Hackers are constantly looking for ways to perfect their attacks. They are based on trying to get users, ultimately victims, to fall into the trap and thus be successful. Although we have more and more tools that protect us, that help us avoid malware, the truth is that new techniques are always emerging to bypass these measures. In this article we are going to talk about hidden malware in encrypted traffic . Let’s talk about why it is so dangerous and why it is increasing lately.
What is malware hidden in encrypted traffic
We can think that when browsing the Internet through a page that is encrypted , that has HTTPS in the URL, it is already reliable. It is true that this is an indication that we must observe when we are going to enter personal data or make a payment. However, it does not by itself mean that it is already a totally secure site.
This is precisely what hackers take advantage of. They are based on a greater confidence of users when browsing pages that are encrypted to, precisely there, hide the malware.
Although a page that is HTTPS apparently gives us more confidence, it does not mean that they cannot contain malware. Cybercriminals, as we say, is precisely where they are sneaking malware the most with the aim of infecting victims’ systems. It is not something new, but it is something that is gaining much prominence.
A group of security researchers from Zscaler has presented a report in which they show how hidden malware in encrypted traffic has grown by 260% during the first nine months of 2020 compared to the same period of the previous year.
The pandemic pushes these types of attacks
They also indicate that the Covid-19 pandemic has partly increased attacks that use malware hidden in SSL / TLS encrypted traffic. For example, ransomware delivered through SSL / TLS channels between March and September has grown by 500%. Most of these attacks have been directed at technology and telecommunications companies, but also at healthcare organizations.

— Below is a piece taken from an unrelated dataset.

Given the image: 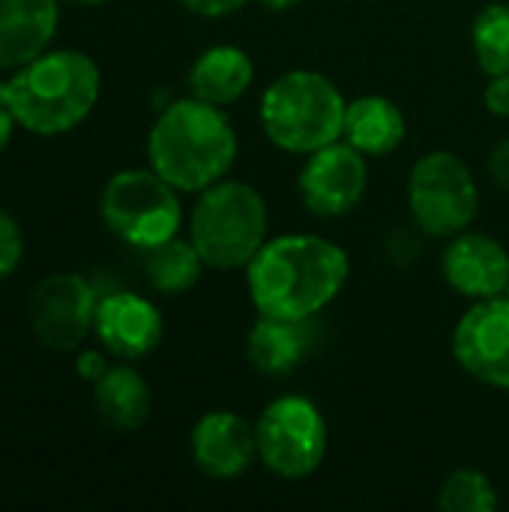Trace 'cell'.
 <instances>
[{"instance_id": "cell-14", "label": "cell", "mask_w": 509, "mask_h": 512, "mask_svg": "<svg viewBox=\"0 0 509 512\" xmlns=\"http://www.w3.org/2000/svg\"><path fill=\"white\" fill-rule=\"evenodd\" d=\"M93 336L117 360L150 357L165 339V318L159 306L135 291H111L99 297Z\"/></svg>"}, {"instance_id": "cell-3", "label": "cell", "mask_w": 509, "mask_h": 512, "mask_svg": "<svg viewBox=\"0 0 509 512\" xmlns=\"http://www.w3.org/2000/svg\"><path fill=\"white\" fill-rule=\"evenodd\" d=\"M102 72L78 48H45L0 81V102L33 135L54 138L78 129L96 108Z\"/></svg>"}, {"instance_id": "cell-25", "label": "cell", "mask_w": 509, "mask_h": 512, "mask_svg": "<svg viewBox=\"0 0 509 512\" xmlns=\"http://www.w3.org/2000/svg\"><path fill=\"white\" fill-rule=\"evenodd\" d=\"M111 369L105 351H96V348H78V357H75V372L81 381L87 384H96L105 372Z\"/></svg>"}, {"instance_id": "cell-6", "label": "cell", "mask_w": 509, "mask_h": 512, "mask_svg": "<svg viewBox=\"0 0 509 512\" xmlns=\"http://www.w3.org/2000/svg\"><path fill=\"white\" fill-rule=\"evenodd\" d=\"M99 216L105 228L132 249H153L183 228L180 192L150 165L111 174L99 192Z\"/></svg>"}, {"instance_id": "cell-2", "label": "cell", "mask_w": 509, "mask_h": 512, "mask_svg": "<svg viewBox=\"0 0 509 512\" xmlns=\"http://www.w3.org/2000/svg\"><path fill=\"white\" fill-rule=\"evenodd\" d=\"M240 138L222 105L198 96L168 102L147 132V165L180 195H198L237 165Z\"/></svg>"}, {"instance_id": "cell-17", "label": "cell", "mask_w": 509, "mask_h": 512, "mask_svg": "<svg viewBox=\"0 0 509 512\" xmlns=\"http://www.w3.org/2000/svg\"><path fill=\"white\" fill-rule=\"evenodd\" d=\"M405 135H408L405 111L390 96L366 93L348 99L342 141H348L366 159H384L396 153L405 144Z\"/></svg>"}, {"instance_id": "cell-16", "label": "cell", "mask_w": 509, "mask_h": 512, "mask_svg": "<svg viewBox=\"0 0 509 512\" xmlns=\"http://www.w3.org/2000/svg\"><path fill=\"white\" fill-rule=\"evenodd\" d=\"M312 345V321H282L258 315V321L246 333V363L258 375L282 381L309 360Z\"/></svg>"}, {"instance_id": "cell-31", "label": "cell", "mask_w": 509, "mask_h": 512, "mask_svg": "<svg viewBox=\"0 0 509 512\" xmlns=\"http://www.w3.org/2000/svg\"><path fill=\"white\" fill-rule=\"evenodd\" d=\"M504 297H507V300H509V285H507V291H504Z\"/></svg>"}, {"instance_id": "cell-23", "label": "cell", "mask_w": 509, "mask_h": 512, "mask_svg": "<svg viewBox=\"0 0 509 512\" xmlns=\"http://www.w3.org/2000/svg\"><path fill=\"white\" fill-rule=\"evenodd\" d=\"M24 258V234L18 219L0 207V282H6Z\"/></svg>"}, {"instance_id": "cell-11", "label": "cell", "mask_w": 509, "mask_h": 512, "mask_svg": "<svg viewBox=\"0 0 509 512\" xmlns=\"http://www.w3.org/2000/svg\"><path fill=\"white\" fill-rule=\"evenodd\" d=\"M459 369L483 387L509 393V300L489 297L471 303L450 339Z\"/></svg>"}, {"instance_id": "cell-4", "label": "cell", "mask_w": 509, "mask_h": 512, "mask_svg": "<svg viewBox=\"0 0 509 512\" xmlns=\"http://www.w3.org/2000/svg\"><path fill=\"white\" fill-rule=\"evenodd\" d=\"M345 108L348 99L330 75L318 69H288L261 93L258 120L276 150L309 156L342 138Z\"/></svg>"}, {"instance_id": "cell-20", "label": "cell", "mask_w": 509, "mask_h": 512, "mask_svg": "<svg viewBox=\"0 0 509 512\" xmlns=\"http://www.w3.org/2000/svg\"><path fill=\"white\" fill-rule=\"evenodd\" d=\"M144 276H147V285L156 291V294H165V297H180L186 291H192L207 264L201 258V252L195 249V243L189 237H171L153 249L144 252Z\"/></svg>"}, {"instance_id": "cell-19", "label": "cell", "mask_w": 509, "mask_h": 512, "mask_svg": "<svg viewBox=\"0 0 509 512\" xmlns=\"http://www.w3.org/2000/svg\"><path fill=\"white\" fill-rule=\"evenodd\" d=\"M93 405L105 426L117 432H135L150 420L153 396L147 378L126 363L111 366L96 384H93Z\"/></svg>"}, {"instance_id": "cell-7", "label": "cell", "mask_w": 509, "mask_h": 512, "mask_svg": "<svg viewBox=\"0 0 509 512\" xmlns=\"http://www.w3.org/2000/svg\"><path fill=\"white\" fill-rule=\"evenodd\" d=\"M408 210L423 237L450 240L468 231L480 213V186L468 162L453 150L423 153L408 174Z\"/></svg>"}, {"instance_id": "cell-22", "label": "cell", "mask_w": 509, "mask_h": 512, "mask_svg": "<svg viewBox=\"0 0 509 512\" xmlns=\"http://www.w3.org/2000/svg\"><path fill=\"white\" fill-rule=\"evenodd\" d=\"M498 507L501 495L495 483L477 468L453 471L438 492V510L444 512H495Z\"/></svg>"}, {"instance_id": "cell-12", "label": "cell", "mask_w": 509, "mask_h": 512, "mask_svg": "<svg viewBox=\"0 0 509 512\" xmlns=\"http://www.w3.org/2000/svg\"><path fill=\"white\" fill-rule=\"evenodd\" d=\"M189 453L201 474L213 480H237L258 462L255 423L231 408H213L195 420Z\"/></svg>"}, {"instance_id": "cell-13", "label": "cell", "mask_w": 509, "mask_h": 512, "mask_svg": "<svg viewBox=\"0 0 509 512\" xmlns=\"http://www.w3.org/2000/svg\"><path fill=\"white\" fill-rule=\"evenodd\" d=\"M441 276L447 288L468 303L501 297L509 285V252L492 234L474 228L447 240L441 252Z\"/></svg>"}, {"instance_id": "cell-8", "label": "cell", "mask_w": 509, "mask_h": 512, "mask_svg": "<svg viewBox=\"0 0 509 512\" xmlns=\"http://www.w3.org/2000/svg\"><path fill=\"white\" fill-rule=\"evenodd\" d=\"M258 462L279 480H309L327 459L330 426L324 411L300 393L267 402L255 420Z\"/></svg>"}, {"instance_id": "cell-5", "label": "cell", "mask_w": 509, "mask_h": 512, "mask_svg": "<svg viewBox=\"0 0 509 512\" xmlns=\"http://www.w3.org/2000/svg\"><path fill=\"white\" fill-rule=\"evenodd\" d=\"M186 228V237L201 252L207 270L234 273L246 270V264L267 243L270 210L252 183L225 177L198 192Z\"/></svg>"}, {"instance_id": "cell-9", "label": "cell", "mask_w": 509, "mask_h": 512, "mask_svg": "<svg viewBox=\"0 0 509 512\" xmlns=\"http://www.w3.org/2000/svg\"><path fill=\"white\" fill-rule=\"evenodd\" d=\"M96 306L99 294L81 273H51L30 294V330L51 351H78L93 333Z\"/></svg>"}, {"instance_id": "cell-27", "label": "cell", "mask_w": 509, "mask_h": 512, "mask_svg": "<svg viewBox=\"0 0 509 512\" xmlns=\"http://www.w3.org/2000/svg\"><path fill=\"white\" fill-rule=\"evenodd\" d=\"M489 174H492V180L501 189H509V135L492 147V153H489Z\"/></svg>"}, {"instance_id": "cell-30", "label": "cell", "mask_w": 509, "mask_h": 512, "mask_svg": "<svg viewBox=\"0 0 509 512\" xmlns=\"http://www.w3.org/2000/svg\"><path fill=\"white\" fill-rule=\"evenodd\" d=\"M60 3H75V6H99V3H108V0H60Z\"/></svg>"}, {"instance_id": "cell-21", "label": "cell", "mask_w": 509, "mask_h": 512, "mask_svg": "<svg viewBox=\"0 0 509 512\" xmlns=\"http://www.w3.org/2000/svg\"><path fill=\"white\" fill-rule=\"evenodd\" d=\"M471 51L483 75L509 72V3H486L474 15Z\"/></svg>"}, {"instance_id": "cell-24", "label": "cell", "mask_w": 509, "mask_h": 512, "mask_svg": "<svg viewBox=\"0 0 509 512\" xmlns=\"http://www.w3.org/2000/svg\"><path fill=\"white\" fill-rule=\"evenodd\" d=\"M483 105H486L489 114L509 120V72L489 75V81L483 87Z\"/></svg>"}, {"instance_id": "cell-10", "label": "cell", "mask_w": 509, "mask_h": 512, "mask_svg": "<svg viewBox=\"0 0 509 512\" xmlns=\"http://www.w3.org/2000/svg\"><path fill=\"white\" fill-rule=\"evenodd\" d=\"M369 189V159L348 141H333L306 156L297 174L303 207L318 219H339L357 210Z\"/></svg>"}, {"instance_id": "cell-1", "label": "cell", "mask_w": 509, "mask_h": 512, "mask_svg": "<svg viewBox=\"0 0 509 512\" xmlns=\"http://www.w3.org/2000/svg\"><path fill=\"white\" fill-rule=\"evenodd\" d=\"M243 276L258 315L312 321L342 297L351 279V258L330 237L279 234L267 237Z\"/></svg>"}, {"instance_id": "cell-29", "label": "cell", "mask_w": 509, "mask_h": 512, "mask_svg": "<svg viewBox=\"0 0 509 512\" xmlns=\"http://www.w3.org/2000/svg\"><path fill=\"white\" fill-rule=\"evenodd\" d=\"M264 9H270V12H288V9H294V6H300V3H306V0H258Z\"/></svg>"}, {"instance_id": "cell-18", "label": "cell", "mask_w": 509, "mask_h": 512, "mask_svg": "<svg viewBox=\"0 0 509 512\" xmlns=\"http://www.w3.org/2000/svg\"><path fill=\"white\" fill-rule=\"evenodd\" d=\"M252 81L255 63L249 51L228 42L204 48L189 66V93L222 108L240 102L249 93Z\"/></svg>"}, {"instance_id": "cell-15", "label": "cell", "mask_w": 509, "mask_h": 512, "mask_svg": "<svg viewBox=\"0 0 509 512\" xmlns=\"http://www.w3.org/2000/svg\"><path fill=\"white\" fill-rule=\"evenodd\" d=\"M60 21V0H0V72L39 57Z\"/></svg>"}, {"instance_id": "cell-28", "label": "cell", "mask_w": 509, "mask_h": 512, "mask_svg": "<svg viewBox=\"0 0 509 512\" xmlns=\"http://www.w3.org/2000/svg\"><path fill=\"white\" fill-rule=\"evenodd\" d=\"M15 117H12V111L0 102V153L9 147V141H12V132H15Z\"/></svg>"}, {"instance_id": "cell-26", "label": "cell", "mask_w": 509, "mask_h": 512, "mask_svg": "<svg viewBox=\"0 0 509 512\" xmlns=\"http://www.w3.org/2000/svg\"><path fill=\"white\" fill-rule=\"evenodd\" d=\"M180 3L189 15H198V18H228L240 12L249 0H180Z\"/></svg>"}]
</instances>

The rise of teleworking , one of the changes caused by the Covid-19 pandemic, is another cause of the increase in this type of attacks directed at users. More and more people work from home and in many cases these are users who do not have the necessary knowledge to be safe on the Internet.
Zscaler’s analysis also shows an increase in attacks that are based on SSL / TLS and that have been delivered through trusted cloud storage services such as Google Drive, Dropbox, OneDrive or AWS. They host malicious content on these services that are now widely used due to the pandemic and the increase in remote work.
Without a doubt, this upward trend is a great challenge for organizations. Also, security tools are not enough to protect us from these types of problems. It is essential to maintain common sense and not make mistakes. In another article, we leave you with a series of tips to avoid email malware.